Ja'far and other Disney villains in StarKid's Twisted.Twitter/@sattimbanqu3tt3

Our cinematic overlord and childhood-creator Disney is going through something of a midlife crisis. While it may be putting out some of its finest, most nuanced and gorgeously animated originals (I’m looking at Moana and even Frozen 2 here), it is simultaneously trying to relive the glory days of its renaissance by putting out remake after vanilla remake. I hardly shy away from professing my love for the Magic Kingdom, but I’ve given up on watching the products of people who believe that ‘reimagined’ means slightly longer and starring a successful actor who’ll bring in the crowds – even if they can’t really sing.

Who, then, could possibly be trusted with the remoulding of a classic? I present to you Starkid, the student musical theatre internet phenomenon, whose first production back in 2009, A Very Potter Musical, has amassed over 17 million views, and a dedicated fanbase which has funded them through 12 original musicals to date. Their musicals are that fantastic comedic cocktail of hysterically witty and flabbergastingly absurd – what Gen Z call, with utmost love, trash. And this is never put to better use than in their homages; where else could the Sorting Hat get hitched with the Scarf of Sexual Preference? Or Voldemort emerge in his revenant form only to reveal his life-long dream of tap dancing? Or a Horcrux be a Zac Efron poster? I could go on.
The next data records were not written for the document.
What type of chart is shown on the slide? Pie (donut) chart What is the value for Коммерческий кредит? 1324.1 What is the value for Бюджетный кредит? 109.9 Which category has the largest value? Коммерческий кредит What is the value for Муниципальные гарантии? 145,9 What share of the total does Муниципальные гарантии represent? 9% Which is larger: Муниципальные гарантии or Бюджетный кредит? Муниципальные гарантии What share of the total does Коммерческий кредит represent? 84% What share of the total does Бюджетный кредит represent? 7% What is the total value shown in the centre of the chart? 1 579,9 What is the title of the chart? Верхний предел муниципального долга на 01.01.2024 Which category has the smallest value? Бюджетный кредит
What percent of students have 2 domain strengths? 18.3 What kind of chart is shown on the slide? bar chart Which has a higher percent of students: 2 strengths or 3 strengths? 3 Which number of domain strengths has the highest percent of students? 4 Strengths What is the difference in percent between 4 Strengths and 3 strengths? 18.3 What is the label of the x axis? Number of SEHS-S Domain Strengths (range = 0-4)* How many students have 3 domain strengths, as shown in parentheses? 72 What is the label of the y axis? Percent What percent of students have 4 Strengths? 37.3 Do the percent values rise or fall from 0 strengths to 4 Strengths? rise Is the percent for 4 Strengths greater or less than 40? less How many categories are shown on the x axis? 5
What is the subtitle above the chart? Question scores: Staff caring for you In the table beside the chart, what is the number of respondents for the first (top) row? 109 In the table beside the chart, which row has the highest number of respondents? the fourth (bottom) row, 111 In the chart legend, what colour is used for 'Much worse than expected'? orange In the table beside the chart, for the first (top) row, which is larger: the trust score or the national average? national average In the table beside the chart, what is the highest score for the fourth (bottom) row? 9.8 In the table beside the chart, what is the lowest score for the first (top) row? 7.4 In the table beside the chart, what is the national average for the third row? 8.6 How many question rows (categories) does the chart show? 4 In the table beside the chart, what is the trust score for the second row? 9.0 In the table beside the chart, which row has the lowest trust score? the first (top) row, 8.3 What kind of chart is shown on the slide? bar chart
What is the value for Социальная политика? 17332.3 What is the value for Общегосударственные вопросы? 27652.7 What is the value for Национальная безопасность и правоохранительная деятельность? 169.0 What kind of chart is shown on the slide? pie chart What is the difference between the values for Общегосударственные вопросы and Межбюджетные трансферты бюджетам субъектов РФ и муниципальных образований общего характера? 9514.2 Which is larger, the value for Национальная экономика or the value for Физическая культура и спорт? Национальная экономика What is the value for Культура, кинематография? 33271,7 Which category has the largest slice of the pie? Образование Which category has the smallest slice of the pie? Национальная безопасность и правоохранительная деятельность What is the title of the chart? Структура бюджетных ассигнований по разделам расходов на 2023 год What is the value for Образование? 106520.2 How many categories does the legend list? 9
Playing hard and fast with established and beloved worlds is Starkid’s forte, and if anyone could make Disney work for grown-ups (and I use that term liberally), it’s them – and they have! Twisted is a Wicked-style inversion of Aladdin, in which the protagonist Ja’far, not a green witch, is actually a hard-working politician who is trying to make the collapsing Magic Kingdom a better place, whilst dealing with grief, heartbreak, and numerous *wacky* side characters.

“Twisted doesn’t just retell the story... it exaggerates some aspects, contorts others, all the while completely relying on the audience’s familiarity with the original.”

I think Twisted is one of the best examples of a “remake”, because it doesn’t just retell the story; it exaggerates some aspects, contorts others, all the while completely relying on the audience’s familiarity with the tropes of the original. Take Aladdin’s seduction song on the magic carpet as an example, ‘Take Off Your Clothes’. The song’s bolshie sexual overtness would be nothing without the controversy already surrounding sexual imagery in Disney films. Twisted engages with the original Aladdin, but also its place in pop culture. In one of the jokes, a direct reference to audience commentary on ‘A Whole New World’, the sleazy remake Aladdin points out all the phallic imagery he can spot in the skyline; desperately trying to get the Princess to subliminally think about sex- jokes aside, I think this skill would make him an excellent English Lit student.

The success of A Very Potter Musical rocketed StarKid musicals into the mainstream. Twitter/@Ma_AiLing

Aside from particular references, I find that it is in Twisted’s narrative and musical voices that the loving parody really excels. The music, written by AJ Holmes (who could come into his own once Darren Chris left for Glee), so perfectly conjures up that Disney, saccharine, I-can-change-the-world optimism, that it has already established much of the world-building, and so the lyrics can do the damage. The mild self-deprecation of recent years, such as Frozen’s mockery of marrying a man you’ve just met pales to invisibility compared to the opening number, ‘Dream a Little Harder’, a satire on the Disney classic. It’s an idea best summarised in the lines ‘If you’re good and you’re attractive, no need to be proactive; good things will just happen to you!’ The song shows the conflicts within the world which appears to be a positive, uplifting place, as it simultaneously (with much profanity) spits on the character for whom this is not an option: the proactive, and attractive-ly challenged, Ja’far.


READ MORE

Mountain View

All the world's Staged

Here is the genius of the show. Because the beginning is so callous, you let your guard down, and your heart is completely exposed to the heart-string tugging – nay, ripping – which it sets you up for. Twisted as a Disney adaptation does not stop believing in magic – far from it – but the magic is more complicated, and there are more consequences. Ja’far is a self-proclaimed man of optimistic reason, but his long, overwhelming exposure to the cruel world, only heightened by grief, strips him of the hope he has as a young man that he can overturn socioeconomic inequality (the true villain of the piece) and change the world. Many Disney stories are about finding your own identity because they are written about, and for, young people just starting out on their journey. So how could a remake be more effective than by returning to a story of a once-optimistic hero? How could it hurt us more, than to see him lose that identity that Disney tells us is essential? And how much better is it, to see the anti-hero untwisted, finding the light, again, at the end of his umpteenth tunnel? That’s remoulded magic.